*Short exercise*. Please pull out each line in the records below that contains the word "looking", and copy those lines unchanged.

*Listed records*.
----

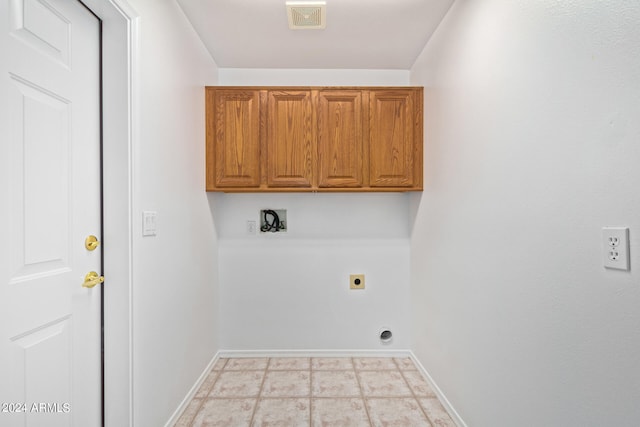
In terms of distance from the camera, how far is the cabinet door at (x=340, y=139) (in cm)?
262

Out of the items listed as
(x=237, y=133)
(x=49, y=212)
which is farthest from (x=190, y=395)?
(x=237, y=133)

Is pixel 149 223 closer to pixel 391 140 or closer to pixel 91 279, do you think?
pixel 91 279

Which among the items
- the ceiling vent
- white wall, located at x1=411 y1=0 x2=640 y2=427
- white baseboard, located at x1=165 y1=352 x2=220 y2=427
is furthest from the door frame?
white wall, located at x1=411 y1=0 x2=640 y2=427

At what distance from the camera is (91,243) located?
142 cm

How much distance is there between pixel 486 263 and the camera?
1616mm

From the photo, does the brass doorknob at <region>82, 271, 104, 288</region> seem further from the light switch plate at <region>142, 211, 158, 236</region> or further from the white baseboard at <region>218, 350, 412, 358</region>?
the white baseboard at <region>218, 350, 412, 358</region>

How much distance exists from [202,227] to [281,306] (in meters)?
0.99

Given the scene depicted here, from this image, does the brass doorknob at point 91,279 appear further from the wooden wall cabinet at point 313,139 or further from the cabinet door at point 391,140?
the cabinet door at point 391,140

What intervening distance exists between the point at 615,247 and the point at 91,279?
1.85 meters

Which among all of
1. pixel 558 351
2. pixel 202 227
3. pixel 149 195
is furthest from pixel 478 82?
pixel 202 227

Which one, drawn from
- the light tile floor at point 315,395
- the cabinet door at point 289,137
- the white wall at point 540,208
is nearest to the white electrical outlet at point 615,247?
the white wall at point 540,208

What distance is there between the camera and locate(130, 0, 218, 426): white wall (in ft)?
5.20

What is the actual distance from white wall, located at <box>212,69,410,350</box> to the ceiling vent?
0.69 metres

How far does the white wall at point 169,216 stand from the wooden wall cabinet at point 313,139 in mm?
212
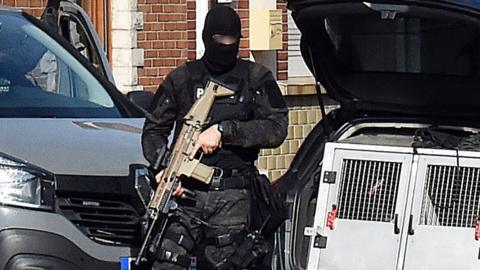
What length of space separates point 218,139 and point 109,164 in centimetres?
61

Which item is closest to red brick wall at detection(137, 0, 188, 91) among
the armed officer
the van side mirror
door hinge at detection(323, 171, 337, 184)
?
the van side mirror

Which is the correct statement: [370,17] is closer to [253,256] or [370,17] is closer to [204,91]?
[204,91]

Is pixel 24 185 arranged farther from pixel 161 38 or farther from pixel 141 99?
pixel 161 38

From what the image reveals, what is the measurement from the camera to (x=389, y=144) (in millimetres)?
5887

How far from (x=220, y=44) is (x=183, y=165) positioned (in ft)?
2.16

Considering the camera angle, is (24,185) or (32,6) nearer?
(24,185)

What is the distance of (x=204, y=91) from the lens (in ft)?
19.9

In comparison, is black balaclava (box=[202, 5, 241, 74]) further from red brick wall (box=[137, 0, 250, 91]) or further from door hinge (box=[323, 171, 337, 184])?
red brick wall (box=[137, 0, 250, 91])

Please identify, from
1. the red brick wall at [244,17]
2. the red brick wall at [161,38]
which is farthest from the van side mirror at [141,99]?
the red brick wall at [244,17]

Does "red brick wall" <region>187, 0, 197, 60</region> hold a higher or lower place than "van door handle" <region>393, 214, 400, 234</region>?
higher

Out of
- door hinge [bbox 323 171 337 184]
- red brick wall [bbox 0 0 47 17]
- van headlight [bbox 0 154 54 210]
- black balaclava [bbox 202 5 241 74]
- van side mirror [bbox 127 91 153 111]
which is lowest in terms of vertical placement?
van headlight [bbox 0 154 54 210]

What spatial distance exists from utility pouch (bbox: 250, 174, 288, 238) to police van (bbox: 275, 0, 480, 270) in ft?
0.21

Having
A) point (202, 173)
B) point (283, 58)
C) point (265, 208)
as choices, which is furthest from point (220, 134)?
point (283, 58)

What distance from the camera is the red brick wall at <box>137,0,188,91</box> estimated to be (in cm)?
1341
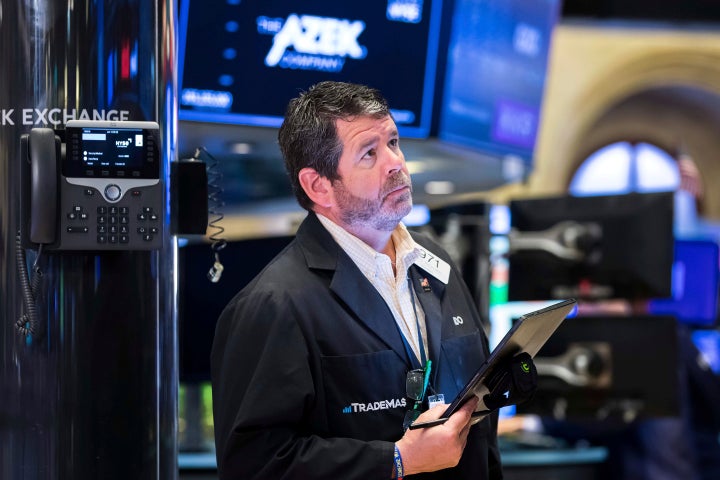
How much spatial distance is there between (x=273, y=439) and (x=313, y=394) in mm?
126

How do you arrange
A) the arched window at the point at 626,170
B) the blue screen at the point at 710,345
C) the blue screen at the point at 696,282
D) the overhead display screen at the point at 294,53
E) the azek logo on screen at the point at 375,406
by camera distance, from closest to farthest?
the azek logo on screen at the point at 375,406, the overhead display screen at the point at 294,53, the blue screen at the point at 696,282, the blue screen at the point at 710,345, the arched window at the point at 626,170

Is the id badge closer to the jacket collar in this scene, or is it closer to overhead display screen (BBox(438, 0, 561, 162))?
the jacket collar

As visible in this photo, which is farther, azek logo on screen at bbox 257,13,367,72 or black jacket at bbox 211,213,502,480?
azek logo on screen at bbox 257,13,367,72

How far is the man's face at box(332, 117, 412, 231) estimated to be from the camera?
242 centimetres

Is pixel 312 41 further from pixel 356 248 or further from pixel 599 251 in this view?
pixel 356 248

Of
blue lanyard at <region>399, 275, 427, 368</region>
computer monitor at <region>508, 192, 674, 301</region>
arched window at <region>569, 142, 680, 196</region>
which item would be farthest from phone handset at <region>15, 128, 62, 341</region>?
arched window at <region>569, 142, 680, 196</region>

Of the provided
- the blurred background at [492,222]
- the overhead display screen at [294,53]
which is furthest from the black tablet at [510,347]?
the overhead display screen at [294,53]

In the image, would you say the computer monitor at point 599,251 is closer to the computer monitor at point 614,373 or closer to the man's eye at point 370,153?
the computer monitor at point 614,373

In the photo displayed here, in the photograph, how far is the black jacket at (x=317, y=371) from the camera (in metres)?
2.24

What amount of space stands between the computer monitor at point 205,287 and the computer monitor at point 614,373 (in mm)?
1448

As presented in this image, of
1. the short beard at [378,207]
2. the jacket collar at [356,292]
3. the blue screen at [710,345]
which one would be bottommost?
the blue screen at [710,345]

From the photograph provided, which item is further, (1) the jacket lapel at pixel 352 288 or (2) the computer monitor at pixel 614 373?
(2) the computer monitor at pixel 614 373

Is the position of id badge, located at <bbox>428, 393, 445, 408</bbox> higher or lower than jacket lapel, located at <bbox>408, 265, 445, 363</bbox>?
lower

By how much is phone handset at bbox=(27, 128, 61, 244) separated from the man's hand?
3.04ft
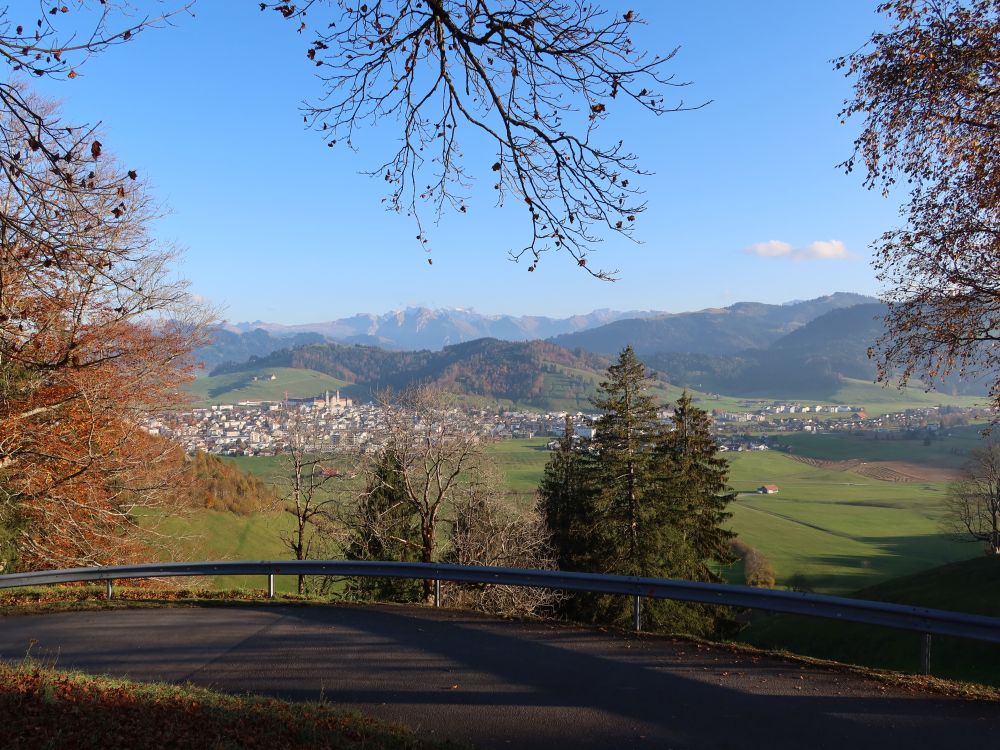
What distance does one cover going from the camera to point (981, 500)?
159ft

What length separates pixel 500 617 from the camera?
9508mm

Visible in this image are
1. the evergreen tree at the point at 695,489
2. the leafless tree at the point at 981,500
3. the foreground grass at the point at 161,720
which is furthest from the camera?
the leafless tree at the point at 981,500

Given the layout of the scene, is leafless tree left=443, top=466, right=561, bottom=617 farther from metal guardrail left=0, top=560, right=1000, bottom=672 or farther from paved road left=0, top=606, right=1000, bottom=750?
paved road left=0, top=606, right=1000, bottom=750

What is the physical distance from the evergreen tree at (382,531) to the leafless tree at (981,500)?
38.5 meters

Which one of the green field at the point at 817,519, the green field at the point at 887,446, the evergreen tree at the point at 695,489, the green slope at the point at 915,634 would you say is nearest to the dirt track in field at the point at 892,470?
the green field at the point at 887,446

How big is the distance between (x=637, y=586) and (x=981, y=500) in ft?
175

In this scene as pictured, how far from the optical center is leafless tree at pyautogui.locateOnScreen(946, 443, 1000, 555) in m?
43.6

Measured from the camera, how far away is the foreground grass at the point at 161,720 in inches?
185

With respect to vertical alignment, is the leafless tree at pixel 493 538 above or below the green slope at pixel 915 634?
above

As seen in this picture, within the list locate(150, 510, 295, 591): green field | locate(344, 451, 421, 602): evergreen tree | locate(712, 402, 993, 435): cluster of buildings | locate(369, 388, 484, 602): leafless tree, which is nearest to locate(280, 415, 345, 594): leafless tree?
locate(344, 451, 421, 602): evergreen tree

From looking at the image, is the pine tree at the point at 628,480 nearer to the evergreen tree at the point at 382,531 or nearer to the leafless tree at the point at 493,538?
the leafless tree at the point at 493,538

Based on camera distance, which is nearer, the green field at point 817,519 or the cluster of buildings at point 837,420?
the green field at point 817,519

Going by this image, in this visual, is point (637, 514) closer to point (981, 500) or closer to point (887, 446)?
point (981, 500)

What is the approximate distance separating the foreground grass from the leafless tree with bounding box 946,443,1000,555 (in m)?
49.3
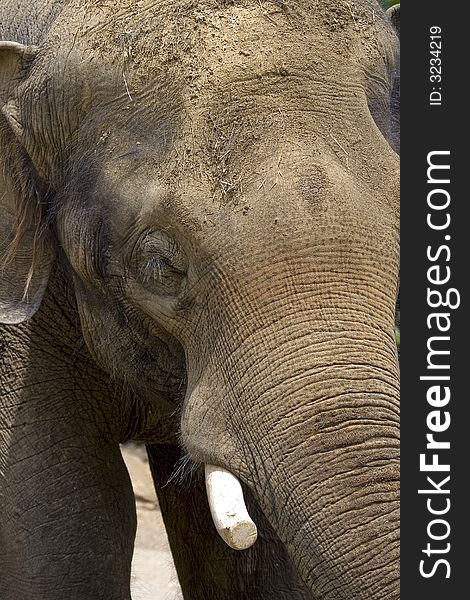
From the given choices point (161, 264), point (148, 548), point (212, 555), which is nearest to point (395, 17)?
point (161, 264)

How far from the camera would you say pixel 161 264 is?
4.21m

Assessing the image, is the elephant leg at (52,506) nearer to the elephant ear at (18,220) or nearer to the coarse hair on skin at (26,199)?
the elephant ear at (18,220)

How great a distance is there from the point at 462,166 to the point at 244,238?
1.70 ft

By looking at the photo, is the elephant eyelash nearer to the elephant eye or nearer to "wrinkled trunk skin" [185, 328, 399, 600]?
the elephant eye

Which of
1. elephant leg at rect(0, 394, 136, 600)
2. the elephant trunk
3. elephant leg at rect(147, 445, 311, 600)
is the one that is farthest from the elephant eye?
elephant leg at rect(147, 445, 311, 600)

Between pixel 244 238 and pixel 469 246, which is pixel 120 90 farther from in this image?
pixel 469 246

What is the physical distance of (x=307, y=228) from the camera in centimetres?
395

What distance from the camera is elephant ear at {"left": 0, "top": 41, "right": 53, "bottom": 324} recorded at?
463cm

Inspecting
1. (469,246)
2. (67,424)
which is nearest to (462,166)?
(469,246)

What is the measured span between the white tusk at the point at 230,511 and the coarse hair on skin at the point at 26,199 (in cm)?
92

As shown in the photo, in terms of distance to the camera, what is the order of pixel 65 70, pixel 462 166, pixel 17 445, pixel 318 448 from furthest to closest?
pixel 17 445 → pixel 65 70 → pixel 462 166 → pixel 318 448

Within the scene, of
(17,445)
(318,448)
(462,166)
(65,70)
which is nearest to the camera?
(318,448)

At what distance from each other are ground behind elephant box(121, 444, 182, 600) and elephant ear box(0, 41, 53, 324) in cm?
228

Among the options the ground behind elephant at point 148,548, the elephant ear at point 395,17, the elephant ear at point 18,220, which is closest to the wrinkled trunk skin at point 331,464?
the elephant ear at point 18,220
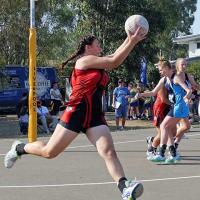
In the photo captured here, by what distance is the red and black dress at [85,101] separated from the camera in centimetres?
692

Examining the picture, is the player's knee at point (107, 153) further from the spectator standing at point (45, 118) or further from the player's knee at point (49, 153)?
the spectator standing at point (45, 118)

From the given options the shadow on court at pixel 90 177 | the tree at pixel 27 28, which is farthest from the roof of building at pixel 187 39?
the shadow on court at pixel 90 177

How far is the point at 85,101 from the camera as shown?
6.95 meters

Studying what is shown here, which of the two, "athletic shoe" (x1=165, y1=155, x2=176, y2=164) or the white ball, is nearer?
the white ball

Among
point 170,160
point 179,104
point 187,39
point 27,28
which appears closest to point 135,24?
point 179,104

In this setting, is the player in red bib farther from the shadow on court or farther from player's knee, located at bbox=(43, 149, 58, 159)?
the shadow on court

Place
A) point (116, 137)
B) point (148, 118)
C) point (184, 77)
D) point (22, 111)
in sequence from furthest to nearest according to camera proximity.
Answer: point (148, 118) < point (22, 111) < point (116, 137) < point (184, 77)

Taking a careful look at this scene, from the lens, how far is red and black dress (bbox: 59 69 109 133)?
22.7 feet

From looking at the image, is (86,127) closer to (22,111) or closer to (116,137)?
(116,137)

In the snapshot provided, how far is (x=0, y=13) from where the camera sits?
3809cm

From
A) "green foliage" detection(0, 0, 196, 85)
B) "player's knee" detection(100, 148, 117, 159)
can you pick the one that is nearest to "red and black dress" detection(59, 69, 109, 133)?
"player's knee" detection(100, 148, 117, 159)

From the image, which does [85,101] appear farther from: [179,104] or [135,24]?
[179,104]

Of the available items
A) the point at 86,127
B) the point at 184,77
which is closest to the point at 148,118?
the point at 184,77

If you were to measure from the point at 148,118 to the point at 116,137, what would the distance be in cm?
915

----

*Response to the task*.
From looking at the image, is the pine tree at the point at 628,480 nearer to the evergreen tree at the point at 382,531 or nearer to the leafless tree at the point at 493,538?
By looking at the photo, is the elephant eyelash nearer to the elephant eye or nearer to "wrinkled trunk skin" [185, 328, 399, 600]?
From looking at the image, is (86,127) closer to (22,111) or closer to (116,137)?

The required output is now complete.